* BEGIN Provided records *

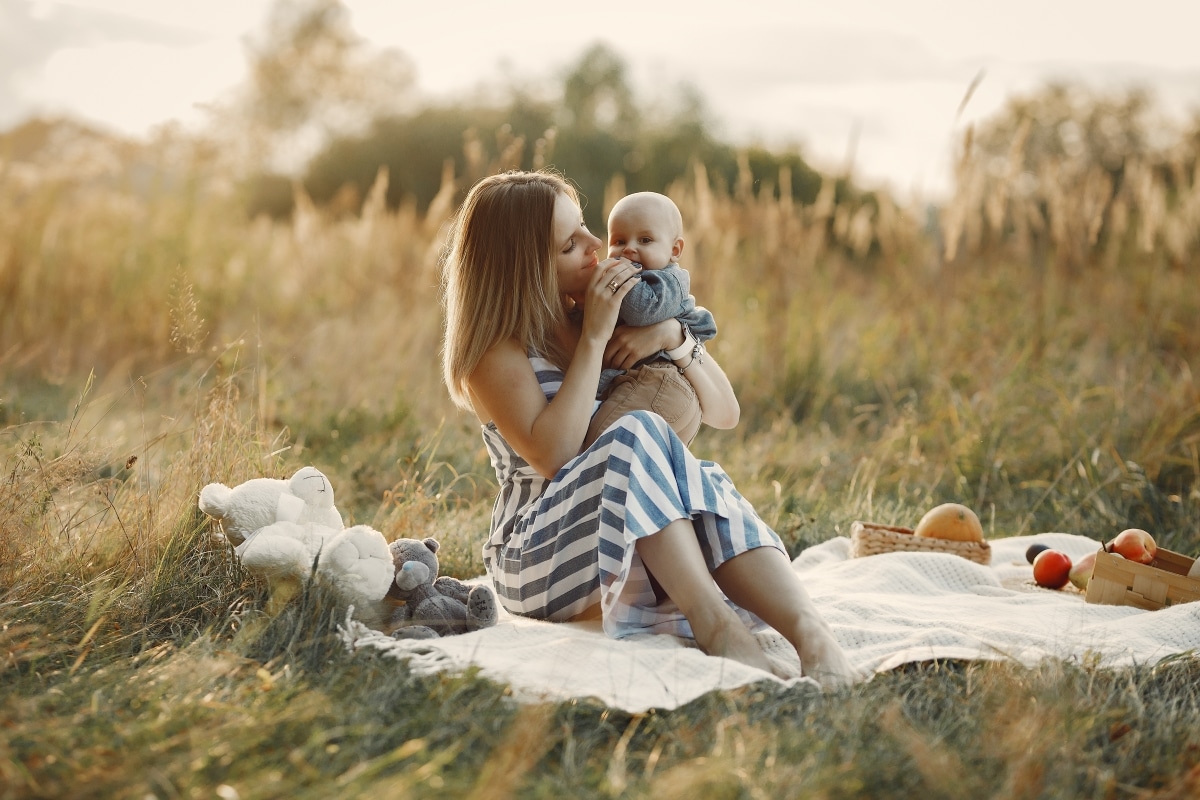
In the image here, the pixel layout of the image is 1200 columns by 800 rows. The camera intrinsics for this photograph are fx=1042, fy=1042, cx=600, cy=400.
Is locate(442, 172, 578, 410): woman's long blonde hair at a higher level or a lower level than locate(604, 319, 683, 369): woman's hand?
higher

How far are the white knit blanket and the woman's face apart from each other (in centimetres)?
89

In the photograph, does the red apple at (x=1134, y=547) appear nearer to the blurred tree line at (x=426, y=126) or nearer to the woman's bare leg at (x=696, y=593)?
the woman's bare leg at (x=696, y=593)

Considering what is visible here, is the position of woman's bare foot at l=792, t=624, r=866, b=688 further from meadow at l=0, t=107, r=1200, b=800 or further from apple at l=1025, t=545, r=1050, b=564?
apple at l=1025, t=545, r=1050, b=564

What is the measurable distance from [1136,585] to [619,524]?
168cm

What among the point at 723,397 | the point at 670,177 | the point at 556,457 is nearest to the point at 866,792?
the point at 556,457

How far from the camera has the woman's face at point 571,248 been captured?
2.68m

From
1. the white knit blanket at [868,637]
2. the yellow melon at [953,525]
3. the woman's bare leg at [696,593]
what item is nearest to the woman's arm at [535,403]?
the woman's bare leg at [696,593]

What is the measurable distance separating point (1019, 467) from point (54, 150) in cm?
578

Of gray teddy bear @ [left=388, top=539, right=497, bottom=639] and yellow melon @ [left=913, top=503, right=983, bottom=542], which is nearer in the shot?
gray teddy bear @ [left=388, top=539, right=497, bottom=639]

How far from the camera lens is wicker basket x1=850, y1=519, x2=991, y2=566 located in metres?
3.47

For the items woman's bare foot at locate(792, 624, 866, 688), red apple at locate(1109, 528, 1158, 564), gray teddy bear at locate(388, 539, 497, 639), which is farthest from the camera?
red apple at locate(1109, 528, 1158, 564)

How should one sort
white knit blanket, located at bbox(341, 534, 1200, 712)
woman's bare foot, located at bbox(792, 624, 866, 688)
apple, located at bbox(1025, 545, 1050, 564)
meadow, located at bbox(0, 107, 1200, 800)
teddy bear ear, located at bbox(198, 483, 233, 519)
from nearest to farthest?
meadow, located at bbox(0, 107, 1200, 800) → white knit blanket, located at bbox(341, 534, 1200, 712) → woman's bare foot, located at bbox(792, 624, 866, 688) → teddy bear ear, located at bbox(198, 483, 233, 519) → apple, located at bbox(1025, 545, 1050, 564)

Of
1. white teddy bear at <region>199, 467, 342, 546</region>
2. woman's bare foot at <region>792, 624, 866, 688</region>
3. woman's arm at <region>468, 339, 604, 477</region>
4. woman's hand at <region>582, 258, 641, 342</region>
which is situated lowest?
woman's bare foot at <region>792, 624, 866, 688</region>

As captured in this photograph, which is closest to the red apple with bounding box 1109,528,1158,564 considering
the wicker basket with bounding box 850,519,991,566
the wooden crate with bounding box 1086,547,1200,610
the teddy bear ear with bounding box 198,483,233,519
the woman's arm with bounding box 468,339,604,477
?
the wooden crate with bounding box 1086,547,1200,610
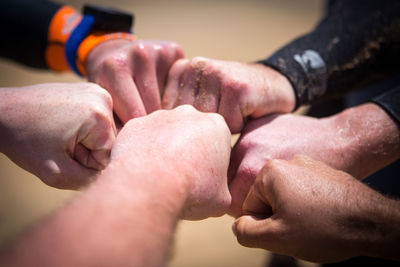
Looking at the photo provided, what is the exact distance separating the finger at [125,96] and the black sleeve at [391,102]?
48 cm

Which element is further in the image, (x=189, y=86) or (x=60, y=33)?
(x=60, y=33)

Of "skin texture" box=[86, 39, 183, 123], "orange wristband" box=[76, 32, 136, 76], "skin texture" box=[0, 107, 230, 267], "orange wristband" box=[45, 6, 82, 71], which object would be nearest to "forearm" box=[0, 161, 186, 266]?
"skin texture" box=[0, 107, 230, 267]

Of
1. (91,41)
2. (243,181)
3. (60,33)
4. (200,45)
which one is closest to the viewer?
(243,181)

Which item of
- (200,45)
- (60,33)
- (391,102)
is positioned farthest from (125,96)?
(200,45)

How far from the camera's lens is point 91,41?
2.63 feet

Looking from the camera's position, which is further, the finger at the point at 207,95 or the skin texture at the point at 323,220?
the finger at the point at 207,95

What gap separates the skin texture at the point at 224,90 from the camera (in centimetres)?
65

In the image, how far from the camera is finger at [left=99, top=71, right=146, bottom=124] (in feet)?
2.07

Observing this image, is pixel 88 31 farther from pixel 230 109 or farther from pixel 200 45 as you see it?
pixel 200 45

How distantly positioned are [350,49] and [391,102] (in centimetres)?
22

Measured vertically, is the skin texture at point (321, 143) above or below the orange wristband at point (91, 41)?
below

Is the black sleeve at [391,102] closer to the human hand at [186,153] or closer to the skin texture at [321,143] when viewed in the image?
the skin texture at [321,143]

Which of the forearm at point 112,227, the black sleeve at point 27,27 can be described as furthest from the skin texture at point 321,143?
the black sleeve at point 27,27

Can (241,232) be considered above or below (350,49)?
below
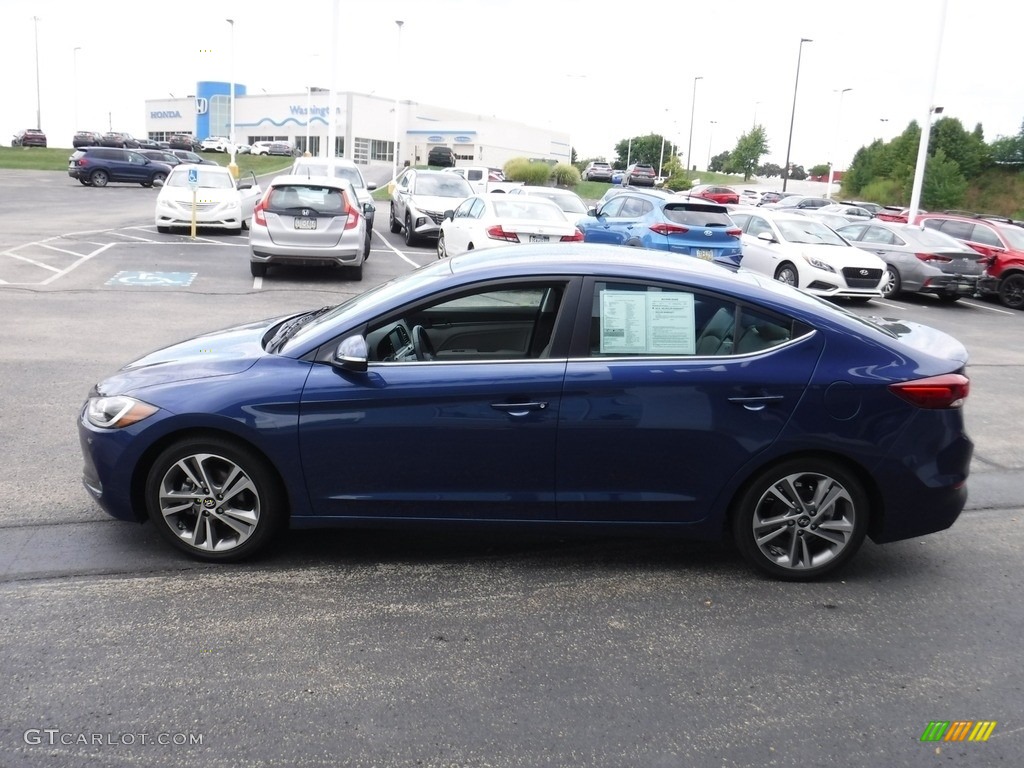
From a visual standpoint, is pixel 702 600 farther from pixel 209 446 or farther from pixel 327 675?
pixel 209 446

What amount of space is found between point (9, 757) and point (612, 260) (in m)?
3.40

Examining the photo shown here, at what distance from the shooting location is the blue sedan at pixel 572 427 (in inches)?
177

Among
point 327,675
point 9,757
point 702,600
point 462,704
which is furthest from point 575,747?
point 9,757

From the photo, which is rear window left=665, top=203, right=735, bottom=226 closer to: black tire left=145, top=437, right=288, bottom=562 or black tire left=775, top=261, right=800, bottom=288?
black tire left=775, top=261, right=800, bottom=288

* END Provided records *

**Aim of the exercise**
Output the records above exactly; leave out the pictures.

**Right answer**
In the image here, the pixel layout of the image is 1200 columns by 800 rows. The camera intrinsics for this photograph are fx=1042, fy=1042, cx=600, cy=400.
Is locate(442, 172, 578, 410): woman's long blonde hair at a higher level or a lower level than locate(604, 319, 683, 369): woman's hand?
higher

How far are the white knit blanket and the woman's face apart from each other (in centimetres)?
89

In the photograph, does the red apple at (x=1134, y=547) appear nearer to the blurred tree line at (x=426, y=126) or nearer to the woman's bare leg at (x=696, y=593)?
the woman's bare leg at (x=696, y=593)

Considering what is visible here, is the position of woman's bare foot at l=792, t=624, r=866, b=688 further from meadow at l=0, t=107, r=1200, b=800 or further from apple at l=1025, t=545, r=1050, b=564?
apple at l=1025, t=545, r=1050, b=564

What is the measurable distance from [1136,585] to [619,524]?
168cm

What among the point at 723,397 | the point at 670,177 | the point at 556,457 is nearest to the point at 866,792?
the point at 556,457

How far from the camera has the woman's face at point 571,248 been captured?
2.68m

From
1. the white knit blanket at [868,637]
2. the yellow melon at [953,525]
3. the woman's bare leg at [696,593]
what item is nearest to the woman's arm at [535,403]?
the woman's bare leg at [696,593]

What is the measurable distance separating point (1019, 467) from point (54, 150) in cm?
578

Of gray teddy bear @ [left=388, top=539, right=497, bottom=639] and yellow melon @ [left=913, top=503, right=983, bottom=542], which is nearer in the shot?
gray teddy bear @ [left=388, top=539, right=497, bottom=639]

How far from the camera lens is wicker basket x1=850, y1=519, x2=991, y2=566 located in metres?
3.47

For the items woman's bare foot at locate(792, 624, 866, 688), red apple at locate(1109, 528, 1158, 564), gray teddy bear at locate(388, 539, 497, 639), which is farthest from the camera?
red apple at locate(1109, 528, 1158, 564)

How should one sort
white knit blanket, located at bbox(341, 534, 1200, 712)
woman's bare foot, located at bbox(792, 624, 866, 688)
apple, located at bbox(1025, 545, 1050, 564)
meadow, located at bbox(0, 107, 1200, 800)
teddy bear ear, located at bbox(198, 483, 233, 519)
from nearest to farthest?
meadow, located at bbox(0, 107, 1200, 800) → white knit blanket, located at bbox(341, 534, 1200, 712) → woman's bare foot, located at bbox(792, 624, 866, 688) → teddy bear ear, located at bbox(198, 483, 233, 519) → apple, located at bbox(1025, 545, 1050, 564)

Of
1. white teddy bear at <region>199, 467, 342, 546</region>
2. woman's bare foot at <region>792, 624, 866, 688</region>
3. woman's arm at <region>468, 339, 604, 477</region>
4. woman's hand at <region>582, 258, 641, 342</region>
which is situated lowest?
woman's bare foot at <region>792, 624, 866, 688</region>

As captured in this photograph, which is closest to the red apple with bounding box 1109,528,1158,564 considering
the wicker basket with bounding box 850,519,991,566
the wooden crate with bounding box 1086,547,1200,610
the teddy bear ear with bounding box 198,483,233,519
the woman's arm with bounding box 468,339,604,477
?
the wooden crate with bounding box 1086,547,1200,610
Looking at the photo provided, what is the exact distance separating the finger at [125,96] and the black sleeve at [391,102]?
48 cm

Which element is further in the image, (x=189, y=86) or (x=60, y=33)?
(x=60, y=33)

Of "skin texture" box=[86, 39, 183, 123], "orange wristband" box=[76, 32, 136, 76], "skin texture" box=[0, 107, 230, 267], "orange wristband" box=[45, 6, 82, 71], which object would be nearest to "forearm" box=[0, 161, 186, 266]?
"skin texture" box=[0, 107, 230, 267]

Of
1. (91,41)
2. (243,181)
3. (60,33)
4. (200,45)
which one is closest to the viewer?
(243,181)

Which item of
- (200,45)
- (60,33)
- (391,102)
is positioned farthest from (125,96)?
(200,45)

How far from the camera's lens is point 91,41?
2.63 feet

Looking from the camera's position, which is further, the finger at the point at 207,95 or the skin texture at the point at 323,220?
the finger at the point at 207,95

What gap separates the skin texture at the point at 224,90 from the camera (in centimetres)?
65

In the image, how far from the camera is finger at [left=99, top=71, right=146, bottom=124] (in feet)?
2.07

Observing this image, is pixel 88 31 farther from pixel 230 109 or farther from pixel 200 45 as you see it?
pixel 200 45

How distantly positioned are [350,49] and [391,102] (in centimetres)?
22

Measured vertically, is the skin texture at point (321, 143) above or below the orange wristband at point (91, 41)?
below

Is the black sleeve at [391,102] closer to the human hand at [186,153] or closer to the skin texture at [321,143] when viewed in the image?
the skin texture at [321,143]

Which of the forearm at point 112,227, the black sleeve at point 27,27 can be described as furthest from the skin texture at point 321,143?
the black sleeve at point 27,27

Can (241,232) be considered above or below (350,49)?
below
From a visual standpoint, is pixel 702 600 farther from pixel 209 446 or farther from pixel 327 675?
pixel 209 446

What amount of space is found between point (9, 757) and point (612, 260) (in m)?
3.40

Examining the photo shown here, at what distance from the shooting location is the blue sedan at pixel 572 427 (in inches)?
177

Among
point 327,675
point 9,757
point 702,600
point 462,704
which is furthest from point 575,747?
point 9,757

From the photo, which is rear window left=665, top=203, right=735, bottom=226 closer to: black tire left=145, top=437, right=288, bottom=562 or black tire left=775, top=261, right=800, bottom=288?
black tire left=775, top=261, right=800, bottom=288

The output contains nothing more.